BEGIN SUPPLIED TEXT
HHS Says ACA Saved $4 Billion and 15,000 Lives
Written by Editor   
Tuesday, May 13, 2014 10:45 AM

Hospital-acquired infections and other harms that befall inpatients dropped 9% in 2011-2012, preventing nearly 15,000 deaths and saving about $4 billion, the Obama administration announced.  In addition, hospital readmissions for Medicare patients dropped to 17.5%, in 2013.  The decline in infections, adverse drug events, falls, and other hospital-acquired conditions also avoided 560,000 patient injuries, according to the Department of Health and Human Services. 

"We applaud the nationwide network of hospital systems and providers that are working together to save lives and reduce costs," HHS Secretary Kathleen Sebelius said in a press release. "We are seeing a simultaneous reduction in hospital readmissions and injuries, giving patients confidence that they are receiving the best possible care, and lowering their risk of having to be readmitted to the hospital after they get the care they need."

Although the announcement credits the Affordable Care Act for the lion's share of these savings, the Centers for Medicare and Medicaid Services (CMS) has actively pursued the same goals since 2008 when Medicare stopped paying hospitals to treat certain hospital-acquired infections. In 2011, CMS announced a similar policy for Medicaid.

CMS also pushed hospitals to decrease the number of patients they had to readmit because the patients' health grew worse after they were discharged. In August 2013, Medicare announced a second round of penalties for U.S. hospitals that did not reduce readmission rates.
END SUPPLIED TEXT
BEGIN GIVEN INFORMATION
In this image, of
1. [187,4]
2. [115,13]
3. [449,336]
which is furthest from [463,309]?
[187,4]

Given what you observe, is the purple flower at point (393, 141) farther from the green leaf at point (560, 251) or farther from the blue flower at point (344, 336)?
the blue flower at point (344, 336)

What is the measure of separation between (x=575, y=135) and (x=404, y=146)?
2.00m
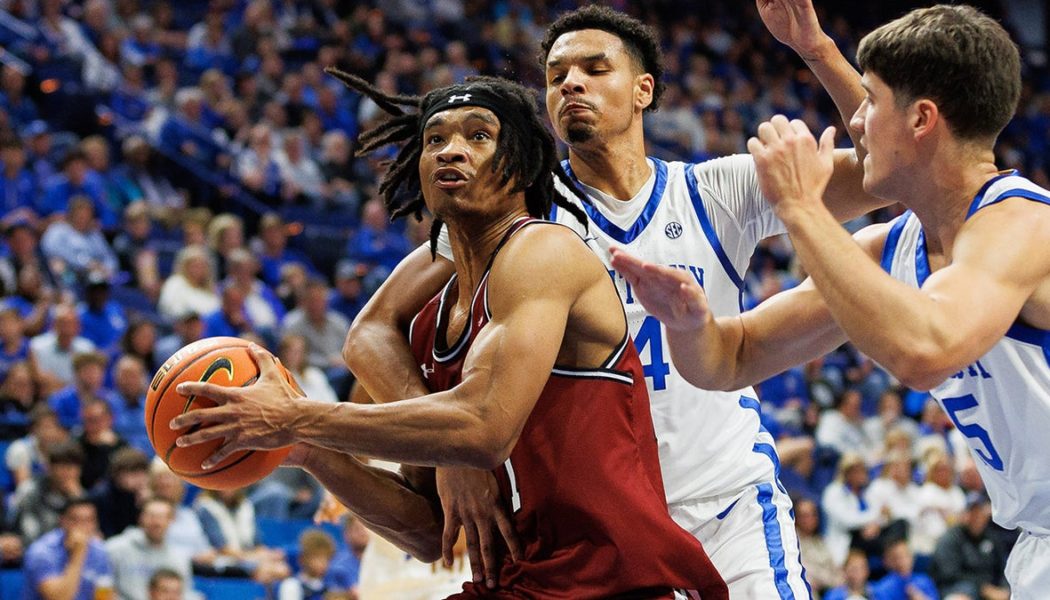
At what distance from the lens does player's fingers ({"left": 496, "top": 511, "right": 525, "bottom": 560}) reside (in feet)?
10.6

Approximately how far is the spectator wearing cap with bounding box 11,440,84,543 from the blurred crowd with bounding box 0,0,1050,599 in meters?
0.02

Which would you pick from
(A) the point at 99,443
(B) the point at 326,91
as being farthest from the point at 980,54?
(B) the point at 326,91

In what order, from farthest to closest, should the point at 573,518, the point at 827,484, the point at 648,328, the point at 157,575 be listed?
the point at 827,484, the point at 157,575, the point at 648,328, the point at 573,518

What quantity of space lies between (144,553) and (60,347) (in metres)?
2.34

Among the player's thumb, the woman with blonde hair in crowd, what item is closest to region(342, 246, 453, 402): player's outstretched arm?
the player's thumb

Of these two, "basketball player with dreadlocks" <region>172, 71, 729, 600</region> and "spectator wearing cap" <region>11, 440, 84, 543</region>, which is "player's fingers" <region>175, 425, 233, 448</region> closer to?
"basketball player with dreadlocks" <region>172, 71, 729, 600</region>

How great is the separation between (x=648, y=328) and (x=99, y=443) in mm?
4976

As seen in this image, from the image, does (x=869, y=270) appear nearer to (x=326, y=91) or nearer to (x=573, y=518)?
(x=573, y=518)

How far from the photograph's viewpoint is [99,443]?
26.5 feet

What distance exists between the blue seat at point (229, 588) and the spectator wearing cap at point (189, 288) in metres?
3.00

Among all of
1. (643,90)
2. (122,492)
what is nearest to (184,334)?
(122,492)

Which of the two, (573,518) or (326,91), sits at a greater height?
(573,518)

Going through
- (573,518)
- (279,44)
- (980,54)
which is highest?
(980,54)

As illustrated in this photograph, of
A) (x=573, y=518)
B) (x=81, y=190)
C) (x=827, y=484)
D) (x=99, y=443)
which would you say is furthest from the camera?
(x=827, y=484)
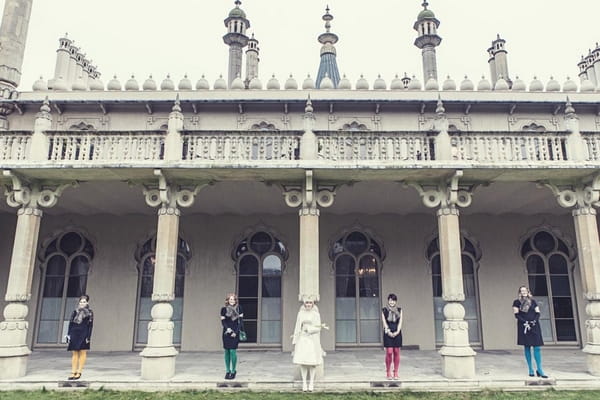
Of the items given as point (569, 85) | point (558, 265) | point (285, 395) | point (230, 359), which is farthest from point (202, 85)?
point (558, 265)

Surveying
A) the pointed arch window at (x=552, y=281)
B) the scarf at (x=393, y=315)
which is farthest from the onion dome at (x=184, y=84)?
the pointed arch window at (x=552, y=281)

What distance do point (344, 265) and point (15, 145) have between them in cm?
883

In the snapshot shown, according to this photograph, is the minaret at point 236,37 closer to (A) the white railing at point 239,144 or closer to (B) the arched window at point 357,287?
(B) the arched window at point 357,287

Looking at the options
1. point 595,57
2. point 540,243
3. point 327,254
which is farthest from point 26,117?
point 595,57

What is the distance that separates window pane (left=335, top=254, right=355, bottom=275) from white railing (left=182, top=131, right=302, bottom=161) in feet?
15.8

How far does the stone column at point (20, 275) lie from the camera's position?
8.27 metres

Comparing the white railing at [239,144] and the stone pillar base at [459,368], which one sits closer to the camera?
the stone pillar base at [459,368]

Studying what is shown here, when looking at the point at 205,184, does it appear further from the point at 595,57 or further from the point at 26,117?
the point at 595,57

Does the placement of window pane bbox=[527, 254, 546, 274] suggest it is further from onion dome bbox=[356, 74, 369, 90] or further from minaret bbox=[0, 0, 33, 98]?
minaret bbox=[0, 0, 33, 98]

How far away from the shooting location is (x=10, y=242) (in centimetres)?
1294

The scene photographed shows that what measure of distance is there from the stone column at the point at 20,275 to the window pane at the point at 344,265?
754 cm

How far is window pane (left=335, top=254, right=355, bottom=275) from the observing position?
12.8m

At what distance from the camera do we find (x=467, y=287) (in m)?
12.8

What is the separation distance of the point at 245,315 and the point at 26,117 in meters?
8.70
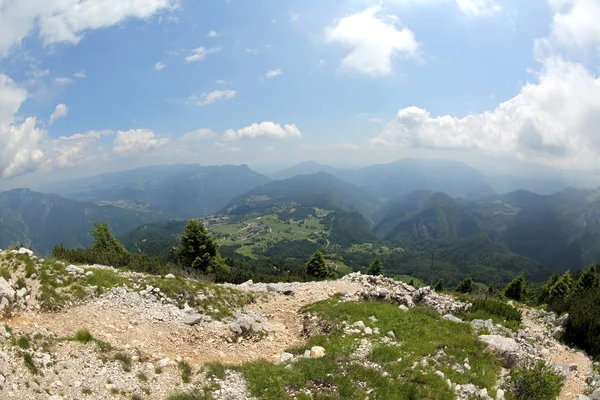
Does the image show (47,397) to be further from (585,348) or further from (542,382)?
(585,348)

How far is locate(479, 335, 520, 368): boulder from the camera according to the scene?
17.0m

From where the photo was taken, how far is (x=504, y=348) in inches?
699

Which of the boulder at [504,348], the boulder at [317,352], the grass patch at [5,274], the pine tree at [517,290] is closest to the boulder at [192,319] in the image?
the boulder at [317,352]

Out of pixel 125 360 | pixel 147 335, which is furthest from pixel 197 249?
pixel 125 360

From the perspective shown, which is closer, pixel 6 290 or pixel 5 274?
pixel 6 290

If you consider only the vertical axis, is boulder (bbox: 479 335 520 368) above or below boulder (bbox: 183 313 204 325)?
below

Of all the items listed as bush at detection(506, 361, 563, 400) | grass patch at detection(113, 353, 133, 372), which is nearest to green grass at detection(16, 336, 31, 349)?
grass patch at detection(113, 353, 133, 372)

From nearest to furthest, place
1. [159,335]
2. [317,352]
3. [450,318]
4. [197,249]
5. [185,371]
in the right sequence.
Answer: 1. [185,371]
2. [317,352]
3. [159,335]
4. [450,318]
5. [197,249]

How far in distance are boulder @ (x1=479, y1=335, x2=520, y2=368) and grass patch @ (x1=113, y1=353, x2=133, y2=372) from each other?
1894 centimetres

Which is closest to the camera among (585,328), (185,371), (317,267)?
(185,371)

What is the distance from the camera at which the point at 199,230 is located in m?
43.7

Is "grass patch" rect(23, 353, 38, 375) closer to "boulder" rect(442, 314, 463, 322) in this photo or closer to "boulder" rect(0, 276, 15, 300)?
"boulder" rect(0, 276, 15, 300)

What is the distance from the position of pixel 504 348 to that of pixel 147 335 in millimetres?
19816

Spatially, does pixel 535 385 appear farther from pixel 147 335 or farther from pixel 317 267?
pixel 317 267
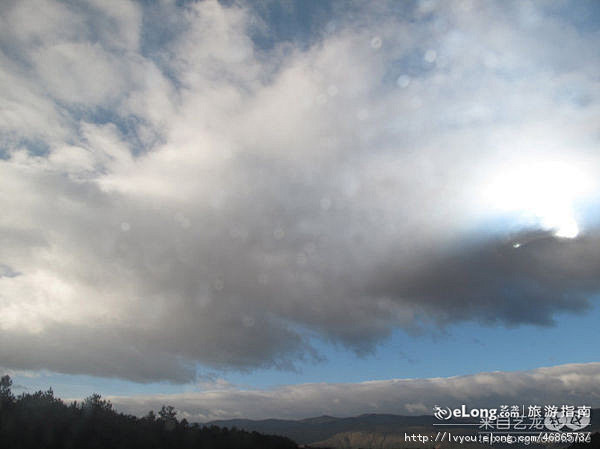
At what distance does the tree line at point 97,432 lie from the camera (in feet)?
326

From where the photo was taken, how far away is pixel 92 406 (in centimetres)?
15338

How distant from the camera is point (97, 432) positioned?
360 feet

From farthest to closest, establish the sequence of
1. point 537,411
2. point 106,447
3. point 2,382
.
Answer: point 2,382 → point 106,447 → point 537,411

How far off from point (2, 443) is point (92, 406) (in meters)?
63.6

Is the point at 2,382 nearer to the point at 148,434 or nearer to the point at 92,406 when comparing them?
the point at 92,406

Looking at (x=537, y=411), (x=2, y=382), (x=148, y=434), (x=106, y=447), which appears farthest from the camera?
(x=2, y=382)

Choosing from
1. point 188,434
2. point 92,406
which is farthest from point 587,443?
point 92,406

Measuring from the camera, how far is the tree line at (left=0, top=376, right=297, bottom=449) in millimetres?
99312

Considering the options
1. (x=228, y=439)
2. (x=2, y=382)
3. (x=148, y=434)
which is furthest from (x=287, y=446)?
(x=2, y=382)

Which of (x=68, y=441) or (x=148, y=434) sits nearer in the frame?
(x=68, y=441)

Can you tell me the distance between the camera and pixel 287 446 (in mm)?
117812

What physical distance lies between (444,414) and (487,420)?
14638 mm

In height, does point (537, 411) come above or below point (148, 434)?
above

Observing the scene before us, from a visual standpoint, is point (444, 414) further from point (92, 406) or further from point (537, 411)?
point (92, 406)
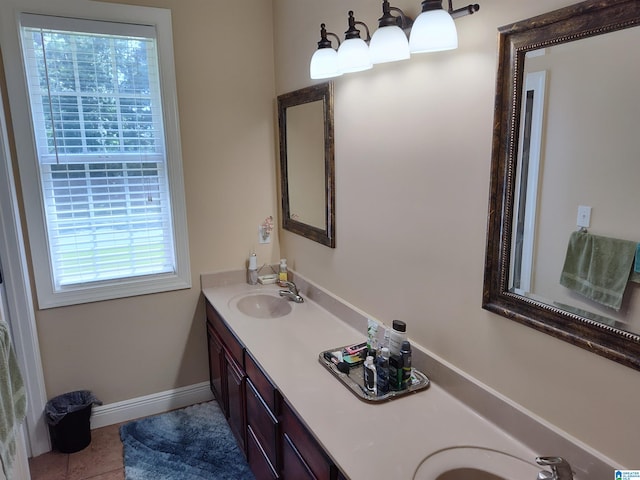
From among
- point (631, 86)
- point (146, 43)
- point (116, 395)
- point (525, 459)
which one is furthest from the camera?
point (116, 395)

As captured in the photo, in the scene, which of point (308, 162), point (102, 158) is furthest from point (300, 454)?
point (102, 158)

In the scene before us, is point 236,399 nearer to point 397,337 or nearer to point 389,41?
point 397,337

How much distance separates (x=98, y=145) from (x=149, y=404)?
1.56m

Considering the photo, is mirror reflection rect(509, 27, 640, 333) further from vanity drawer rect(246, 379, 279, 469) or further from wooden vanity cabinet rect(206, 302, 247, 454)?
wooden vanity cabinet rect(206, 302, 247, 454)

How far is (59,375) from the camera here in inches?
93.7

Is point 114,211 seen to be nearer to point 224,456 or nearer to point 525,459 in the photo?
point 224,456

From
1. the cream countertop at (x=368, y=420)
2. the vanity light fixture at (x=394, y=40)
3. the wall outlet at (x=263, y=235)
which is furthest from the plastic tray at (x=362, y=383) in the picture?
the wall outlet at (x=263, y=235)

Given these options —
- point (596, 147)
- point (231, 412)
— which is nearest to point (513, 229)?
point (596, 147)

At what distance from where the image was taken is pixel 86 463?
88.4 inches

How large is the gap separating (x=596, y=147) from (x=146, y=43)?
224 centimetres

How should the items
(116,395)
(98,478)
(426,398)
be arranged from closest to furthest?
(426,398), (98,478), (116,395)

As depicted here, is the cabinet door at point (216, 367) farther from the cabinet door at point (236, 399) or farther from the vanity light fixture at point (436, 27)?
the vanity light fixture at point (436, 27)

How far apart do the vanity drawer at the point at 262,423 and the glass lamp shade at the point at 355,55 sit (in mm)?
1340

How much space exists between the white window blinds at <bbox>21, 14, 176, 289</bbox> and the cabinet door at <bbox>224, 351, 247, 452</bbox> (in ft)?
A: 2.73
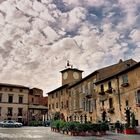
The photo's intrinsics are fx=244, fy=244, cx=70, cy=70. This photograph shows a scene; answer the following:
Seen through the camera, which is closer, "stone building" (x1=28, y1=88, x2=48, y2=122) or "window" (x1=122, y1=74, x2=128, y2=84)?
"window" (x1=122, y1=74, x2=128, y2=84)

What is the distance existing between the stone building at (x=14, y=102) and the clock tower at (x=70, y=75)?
END GIVEN INFORMATION
WHAT NEEDS TO BE DONE: Print the part of the article on hospital savings that starts with "CMS also pushed" and goes on through "reduce readmission rates.", word for word.

YOUR SOLUTION:
CMS also pushed hospitals to decrease the number of patients they had to readmit because the patients' health grew worse after they were discharged. In August 2013, Medicare announced a second round of penalties for U.S. hospitals that did not reduce readmission rates.